Full version of his blog post available at 
http://blogs.sun.com/roller/page/jonathan/20040920.

Friday, September 10, 2004

Issues of Security/Privacy in Distributed Bioinformatics

Biological data sets are constantly evolving with a tremendous pace at geographically distributed places under different administrators. The need for a combined data analysis over distributed data sets is always there mainly to speedup research in drug discovery, analysis and verification which in turn reduces the time to market the eventual drug. Now the problem is that the biological data is so sensitive that sharing it across administrative boundaries may mean a lot of damage to the privacy of the subjects that this data is concerned with. How to make sure that we get the true benefits of the distributed bioinformatics and yet not harm the privacy/security constraints of the individual organizations? Privacy Preserving data mining comes to the rescue here. The idea was put forth by IBM and HP researchers independently. The solutions developed for privacy preserving data mining are so far very poor in scaling with large number of participants.
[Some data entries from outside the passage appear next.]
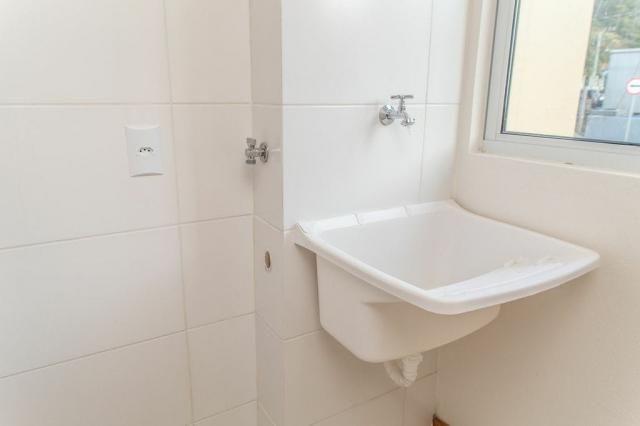 Apartamento à venda com 2 dormitórios em João pessoa, Jaraguá do sul cod:ap404 - Foto 3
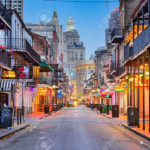 New Orleans Bourbon Street at Night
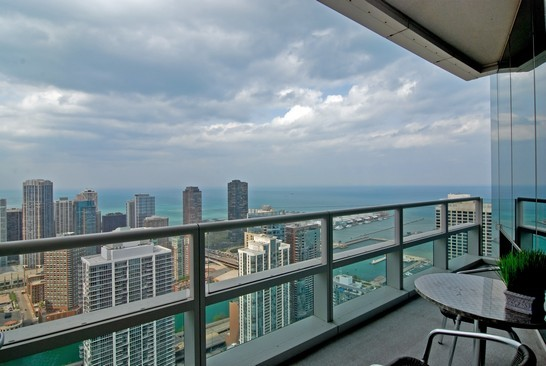 340-on-the-park-chicago-skyline-condos-chicago-4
Considering the future is all about collaboration, it is paramount that the research be conducted for developing scalable distributed privacy preserving data mining solutions.

Waseem Ahmad
http://www2.uic.edu/~wahmad1

Wednesday, September 01, 2004

Call for Papers:: FIT04

http://multimedia.ece.uic.edu/FIT04/

Important Dates
Paper submissions due: September 22nd, 2004
Notification of acceptance: October 15th, 2004
Camera Ready papers due: November 15th, 2004
Days of the workshop:December 20 - 21, 2004

The workshop is scheduled to hold in Islamabad. The idea is to enable collaboration between US and Pakistani researchers.
The main areas chosen for this workshop include the following:

1. Information and Network Security.
2. Communication and Networking Technologies.
3. IT based Applications.
4. Embedded Systems and Pervasive Computing.

IT researchers/academicians/practitioners with an interest in any of the above broad IT research areas are invited to submit a technical paper outlining their view of the present status of research in topics related to these broad areas and what they consider to be the most important and promising future research agendas. We encourage magazine style submissions with less focus on deeper technical details and more emphasis on future research problems, their formulations, and issues that need further exploration. The target audience for the workshop is both researchers and practitioners who are interested in taking part in forming the future IT research agendas and fostering global collaborations especially with researchers in the US and Pakistan.